Tuesday, June 11, 2013

I remember the barman at Harry's Bar in Paris, standing impervious behind the little bar, concocting a Sidecar with a quick shake, perfectly calm in his white jacket in the light of afternoon.  Later, at night we saw the crazies who go there to 'have fun.'  Monsieur Jacques had probably seen quite a lot.

There is a story from back in the day of Hemingway and Fitzgerald of someone bringing a lion into Harry's Bar.  I wonder if versions have Hemingway himself kicking out the host along with his lion.  I had the impression the place hadn't changed much.  My friend Phillippe explained to Monsieur Jacques that I was a barman too, back in America, as soaked in the bee motif and atmosphere over our drinks. At the end of our little visit, he reached to a shelf behind him, and with great professionalism and generosity, handed me a little book of cocktail recipes.  "Pour un comrade," he quietly said, and we shook his hand and, I hoped, tipped him well, before then going out and driving around the Arch du Triomphe.
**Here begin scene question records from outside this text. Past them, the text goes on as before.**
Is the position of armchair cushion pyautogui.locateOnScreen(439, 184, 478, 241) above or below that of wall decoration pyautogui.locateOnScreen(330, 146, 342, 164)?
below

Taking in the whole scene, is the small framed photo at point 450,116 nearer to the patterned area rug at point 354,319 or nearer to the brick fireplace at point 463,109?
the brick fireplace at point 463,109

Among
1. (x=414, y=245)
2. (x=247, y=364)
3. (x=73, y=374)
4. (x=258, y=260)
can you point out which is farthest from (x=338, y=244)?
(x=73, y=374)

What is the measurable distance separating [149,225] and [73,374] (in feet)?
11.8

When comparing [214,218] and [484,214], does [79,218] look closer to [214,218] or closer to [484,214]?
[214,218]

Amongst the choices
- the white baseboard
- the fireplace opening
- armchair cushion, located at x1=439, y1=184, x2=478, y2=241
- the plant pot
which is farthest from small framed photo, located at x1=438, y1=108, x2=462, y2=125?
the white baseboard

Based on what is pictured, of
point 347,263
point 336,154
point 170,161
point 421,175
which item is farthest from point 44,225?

A barman must be, in effect, an accomplished Buddhist, familiar with the Lankavatara Scripture, which states that if you hold that all things are illusory and insubstantial, despite their appearances, you can't go far wrong.

All night, sometimes, I get it from the server, her hackles up, sharing her distress.  "So and so is an elephant, this person is a hippotomus, that lady over there, she is a 'beeetchh.'"  Somewhere, Monsieur Jacques is keeping his dignified cool.